§ Task to carry out: Pick out every line in the rows below that contains the word "palm", and copy each of those lines in full.
** Start Data to process **
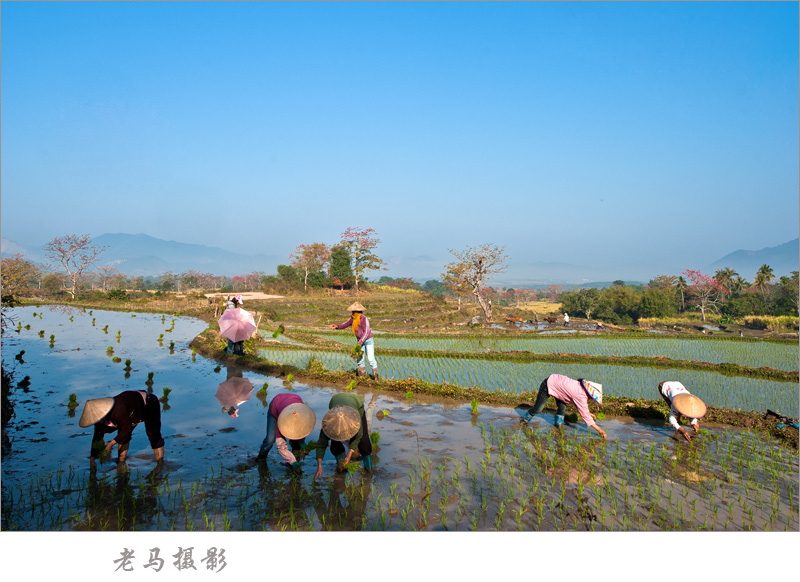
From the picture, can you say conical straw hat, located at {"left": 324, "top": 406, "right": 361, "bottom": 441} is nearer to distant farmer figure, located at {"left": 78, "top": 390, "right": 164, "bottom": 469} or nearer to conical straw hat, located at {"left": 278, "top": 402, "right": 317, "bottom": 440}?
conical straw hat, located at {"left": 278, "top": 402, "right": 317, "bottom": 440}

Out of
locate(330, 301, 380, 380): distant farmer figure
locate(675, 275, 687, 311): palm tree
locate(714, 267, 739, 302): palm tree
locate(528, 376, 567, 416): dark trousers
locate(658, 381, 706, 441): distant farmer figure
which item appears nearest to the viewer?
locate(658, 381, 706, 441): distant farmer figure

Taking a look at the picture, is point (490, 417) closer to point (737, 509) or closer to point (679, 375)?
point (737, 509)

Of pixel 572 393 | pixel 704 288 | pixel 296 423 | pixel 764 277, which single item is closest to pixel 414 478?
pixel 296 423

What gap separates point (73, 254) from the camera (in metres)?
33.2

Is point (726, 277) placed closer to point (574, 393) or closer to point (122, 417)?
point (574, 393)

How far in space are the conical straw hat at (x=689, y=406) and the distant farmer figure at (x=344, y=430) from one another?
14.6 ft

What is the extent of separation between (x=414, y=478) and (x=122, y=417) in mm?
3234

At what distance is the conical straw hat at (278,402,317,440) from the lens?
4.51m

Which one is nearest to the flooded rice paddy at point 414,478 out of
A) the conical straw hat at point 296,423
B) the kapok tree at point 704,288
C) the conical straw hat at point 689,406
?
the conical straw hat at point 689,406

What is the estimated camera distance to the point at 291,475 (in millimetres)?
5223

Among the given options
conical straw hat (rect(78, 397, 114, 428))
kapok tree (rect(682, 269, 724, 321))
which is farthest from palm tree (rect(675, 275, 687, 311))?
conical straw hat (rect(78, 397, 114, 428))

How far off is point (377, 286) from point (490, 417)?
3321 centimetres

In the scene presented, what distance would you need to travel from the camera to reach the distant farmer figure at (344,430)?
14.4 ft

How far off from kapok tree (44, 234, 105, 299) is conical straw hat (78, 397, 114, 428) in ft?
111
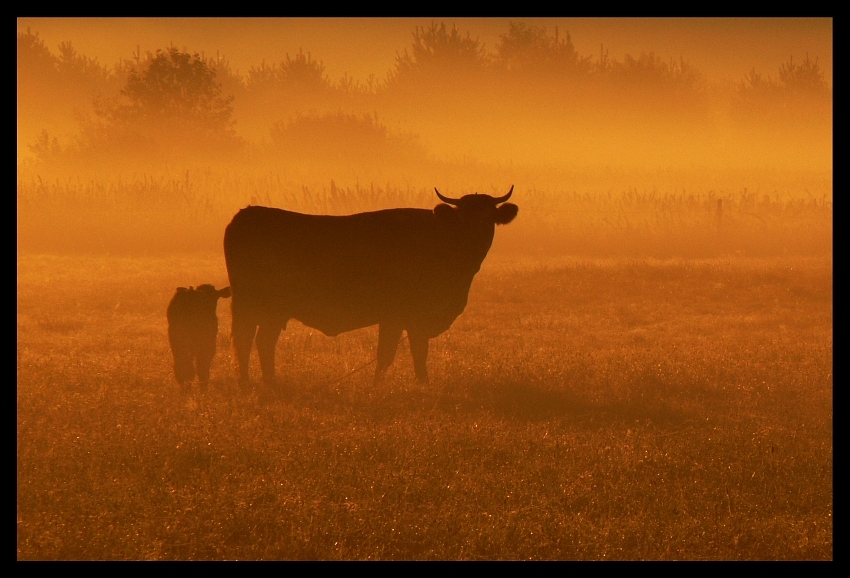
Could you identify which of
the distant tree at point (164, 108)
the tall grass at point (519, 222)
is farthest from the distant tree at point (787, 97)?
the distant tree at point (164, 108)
** End Data to process **
** Start Data to process **
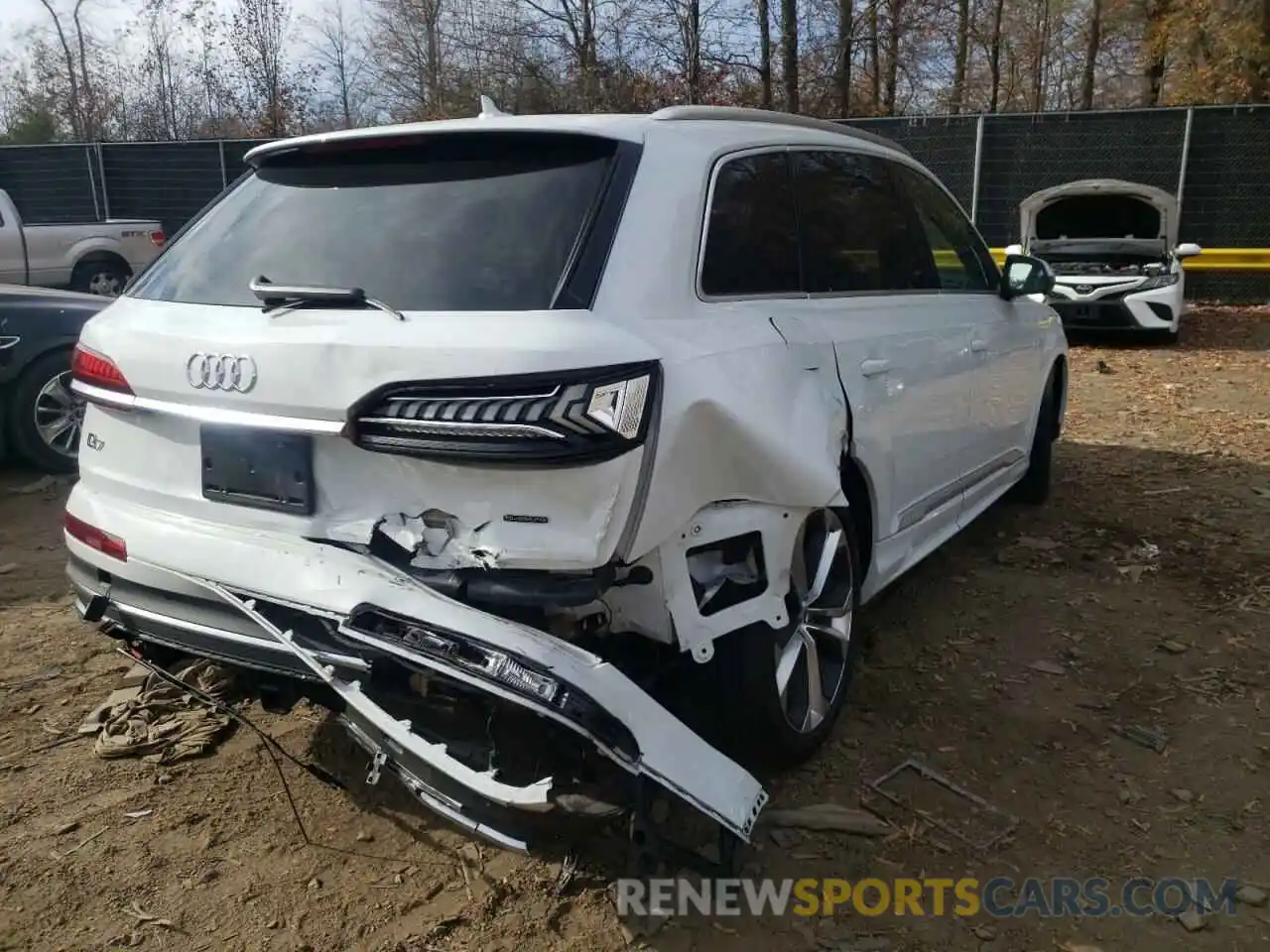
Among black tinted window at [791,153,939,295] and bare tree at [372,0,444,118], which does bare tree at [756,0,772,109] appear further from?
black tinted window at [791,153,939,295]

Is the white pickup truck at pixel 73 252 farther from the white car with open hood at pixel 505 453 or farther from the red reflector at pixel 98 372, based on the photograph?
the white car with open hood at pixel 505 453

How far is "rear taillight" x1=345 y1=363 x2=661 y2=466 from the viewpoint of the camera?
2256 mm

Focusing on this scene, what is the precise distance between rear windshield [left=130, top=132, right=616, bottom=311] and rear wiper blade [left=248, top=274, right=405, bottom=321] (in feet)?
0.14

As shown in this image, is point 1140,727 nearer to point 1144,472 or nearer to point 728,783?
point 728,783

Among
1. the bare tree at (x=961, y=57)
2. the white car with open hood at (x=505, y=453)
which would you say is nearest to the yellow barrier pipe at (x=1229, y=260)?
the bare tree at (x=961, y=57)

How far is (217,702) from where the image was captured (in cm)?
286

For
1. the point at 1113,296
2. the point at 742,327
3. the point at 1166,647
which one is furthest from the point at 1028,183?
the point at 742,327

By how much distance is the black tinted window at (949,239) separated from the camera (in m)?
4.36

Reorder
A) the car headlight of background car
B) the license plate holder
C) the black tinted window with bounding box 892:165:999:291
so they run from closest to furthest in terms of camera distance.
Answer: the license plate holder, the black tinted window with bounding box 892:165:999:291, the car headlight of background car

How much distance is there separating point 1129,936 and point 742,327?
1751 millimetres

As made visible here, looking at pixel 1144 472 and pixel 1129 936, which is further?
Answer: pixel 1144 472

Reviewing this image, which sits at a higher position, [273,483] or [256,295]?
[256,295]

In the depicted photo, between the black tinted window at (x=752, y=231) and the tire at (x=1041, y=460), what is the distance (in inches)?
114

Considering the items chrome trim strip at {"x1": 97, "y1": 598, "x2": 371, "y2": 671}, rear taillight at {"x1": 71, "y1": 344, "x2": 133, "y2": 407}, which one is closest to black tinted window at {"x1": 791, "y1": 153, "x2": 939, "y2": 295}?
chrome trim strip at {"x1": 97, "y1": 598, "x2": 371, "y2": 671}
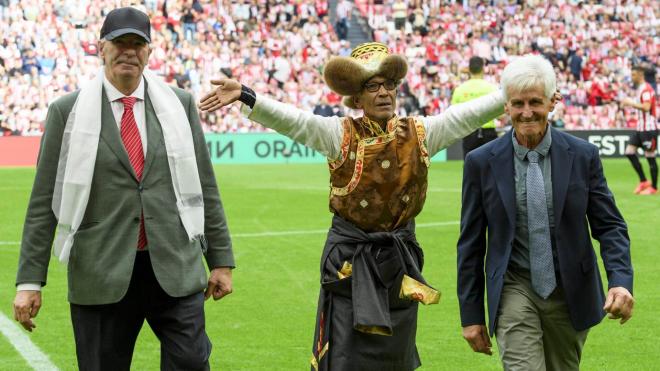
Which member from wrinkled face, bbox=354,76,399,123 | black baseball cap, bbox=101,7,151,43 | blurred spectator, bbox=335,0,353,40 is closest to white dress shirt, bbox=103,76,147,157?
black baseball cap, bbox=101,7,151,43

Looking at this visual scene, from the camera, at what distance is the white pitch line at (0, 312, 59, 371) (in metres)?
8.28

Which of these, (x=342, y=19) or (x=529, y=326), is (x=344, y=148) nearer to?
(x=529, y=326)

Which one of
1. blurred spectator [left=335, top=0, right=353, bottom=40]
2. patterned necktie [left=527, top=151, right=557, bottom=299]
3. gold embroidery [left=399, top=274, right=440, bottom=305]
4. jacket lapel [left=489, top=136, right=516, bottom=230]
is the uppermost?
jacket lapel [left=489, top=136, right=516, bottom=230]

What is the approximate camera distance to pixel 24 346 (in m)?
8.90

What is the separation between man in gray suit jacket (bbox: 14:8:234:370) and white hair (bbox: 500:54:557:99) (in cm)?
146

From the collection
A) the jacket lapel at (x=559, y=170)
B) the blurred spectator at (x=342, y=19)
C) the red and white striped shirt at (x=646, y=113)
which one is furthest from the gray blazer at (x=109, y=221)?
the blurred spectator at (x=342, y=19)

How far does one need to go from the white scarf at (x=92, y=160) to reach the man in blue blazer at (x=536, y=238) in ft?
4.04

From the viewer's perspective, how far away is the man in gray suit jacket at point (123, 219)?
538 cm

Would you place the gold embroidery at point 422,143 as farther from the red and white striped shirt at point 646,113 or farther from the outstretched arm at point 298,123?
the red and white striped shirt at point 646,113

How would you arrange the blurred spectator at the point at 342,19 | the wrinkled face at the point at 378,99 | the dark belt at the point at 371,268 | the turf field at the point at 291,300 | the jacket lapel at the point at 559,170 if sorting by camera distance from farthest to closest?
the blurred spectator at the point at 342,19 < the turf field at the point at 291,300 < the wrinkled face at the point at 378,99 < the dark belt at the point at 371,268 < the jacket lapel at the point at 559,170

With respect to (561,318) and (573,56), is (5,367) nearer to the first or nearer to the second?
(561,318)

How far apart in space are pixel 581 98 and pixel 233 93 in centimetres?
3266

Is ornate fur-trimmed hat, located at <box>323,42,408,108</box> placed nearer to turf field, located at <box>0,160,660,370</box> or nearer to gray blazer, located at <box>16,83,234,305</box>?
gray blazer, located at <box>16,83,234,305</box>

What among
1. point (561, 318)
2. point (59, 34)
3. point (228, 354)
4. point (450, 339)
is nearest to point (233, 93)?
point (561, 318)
** End Data to process **
** Start Data to process **
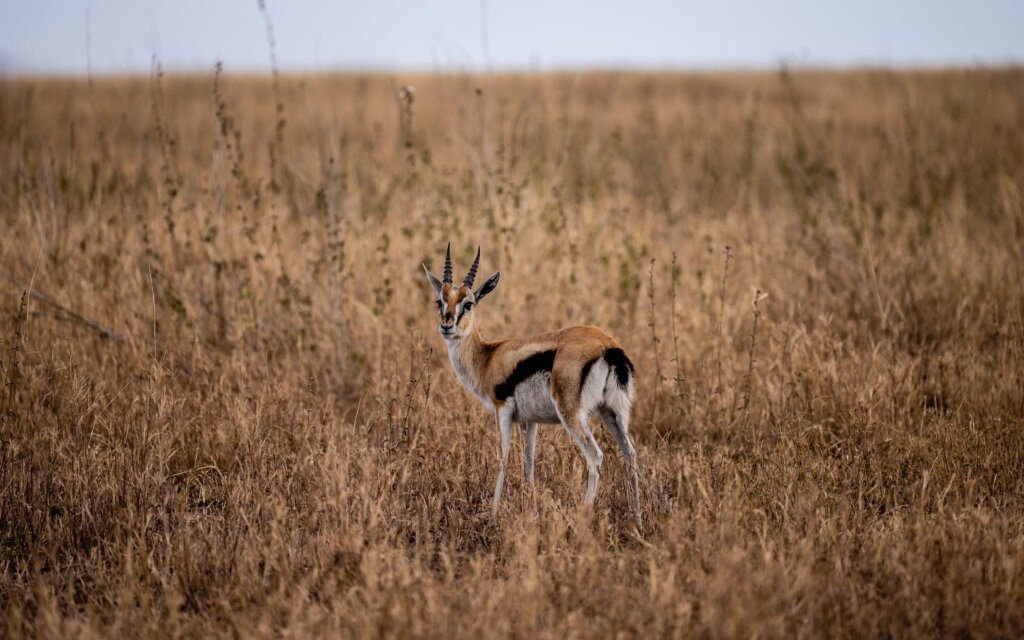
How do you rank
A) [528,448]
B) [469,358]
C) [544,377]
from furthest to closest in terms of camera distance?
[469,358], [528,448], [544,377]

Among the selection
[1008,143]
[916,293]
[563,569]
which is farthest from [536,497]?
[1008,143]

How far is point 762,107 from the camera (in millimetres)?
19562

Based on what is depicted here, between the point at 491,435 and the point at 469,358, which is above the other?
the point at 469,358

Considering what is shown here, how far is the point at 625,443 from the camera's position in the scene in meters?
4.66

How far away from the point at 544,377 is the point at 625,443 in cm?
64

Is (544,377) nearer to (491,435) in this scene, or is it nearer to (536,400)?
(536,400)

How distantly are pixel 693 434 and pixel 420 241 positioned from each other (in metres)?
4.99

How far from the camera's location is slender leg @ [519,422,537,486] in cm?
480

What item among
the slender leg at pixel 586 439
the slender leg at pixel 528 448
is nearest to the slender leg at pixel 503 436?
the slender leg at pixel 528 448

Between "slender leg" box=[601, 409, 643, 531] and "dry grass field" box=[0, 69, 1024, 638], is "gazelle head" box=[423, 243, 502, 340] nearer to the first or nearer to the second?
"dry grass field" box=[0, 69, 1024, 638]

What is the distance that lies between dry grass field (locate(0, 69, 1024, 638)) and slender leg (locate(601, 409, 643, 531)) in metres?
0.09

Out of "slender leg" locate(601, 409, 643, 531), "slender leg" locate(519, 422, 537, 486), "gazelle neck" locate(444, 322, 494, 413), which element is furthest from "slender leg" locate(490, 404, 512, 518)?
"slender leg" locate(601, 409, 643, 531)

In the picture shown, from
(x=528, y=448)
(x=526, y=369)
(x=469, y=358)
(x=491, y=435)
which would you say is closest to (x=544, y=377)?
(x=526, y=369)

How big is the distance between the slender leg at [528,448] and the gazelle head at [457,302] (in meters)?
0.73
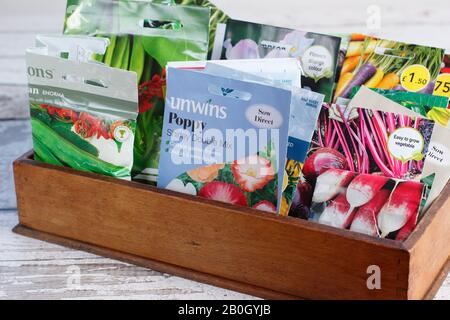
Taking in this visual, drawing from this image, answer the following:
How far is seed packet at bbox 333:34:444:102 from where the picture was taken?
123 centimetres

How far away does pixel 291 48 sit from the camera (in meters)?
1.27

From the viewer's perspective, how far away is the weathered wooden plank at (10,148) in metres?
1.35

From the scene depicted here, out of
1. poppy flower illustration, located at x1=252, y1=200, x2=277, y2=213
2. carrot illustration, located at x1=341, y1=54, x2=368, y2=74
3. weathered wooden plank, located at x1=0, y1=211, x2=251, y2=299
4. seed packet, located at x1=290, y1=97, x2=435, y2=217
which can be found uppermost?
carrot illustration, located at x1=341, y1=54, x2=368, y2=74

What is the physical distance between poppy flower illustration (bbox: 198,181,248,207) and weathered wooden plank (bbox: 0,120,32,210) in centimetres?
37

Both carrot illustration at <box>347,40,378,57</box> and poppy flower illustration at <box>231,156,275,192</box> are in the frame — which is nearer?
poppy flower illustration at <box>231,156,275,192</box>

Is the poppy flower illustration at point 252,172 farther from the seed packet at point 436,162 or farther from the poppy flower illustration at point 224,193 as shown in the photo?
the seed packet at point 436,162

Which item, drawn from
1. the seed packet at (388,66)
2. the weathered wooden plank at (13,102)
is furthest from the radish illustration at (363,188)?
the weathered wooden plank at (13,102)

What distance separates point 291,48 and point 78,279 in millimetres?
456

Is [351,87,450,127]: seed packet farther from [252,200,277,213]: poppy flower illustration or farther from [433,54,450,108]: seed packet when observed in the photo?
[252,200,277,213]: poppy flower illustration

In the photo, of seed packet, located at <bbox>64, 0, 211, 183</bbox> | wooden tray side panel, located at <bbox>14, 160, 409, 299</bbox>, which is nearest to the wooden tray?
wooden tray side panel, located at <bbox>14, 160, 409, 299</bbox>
** End Data to process **
§ Reply:
locate(675, 275, 687, 311): palm tree
locate(714, 267, 739, 302): palm tree
which is farthest from palm tree (rect(675, 275, 687, 311))?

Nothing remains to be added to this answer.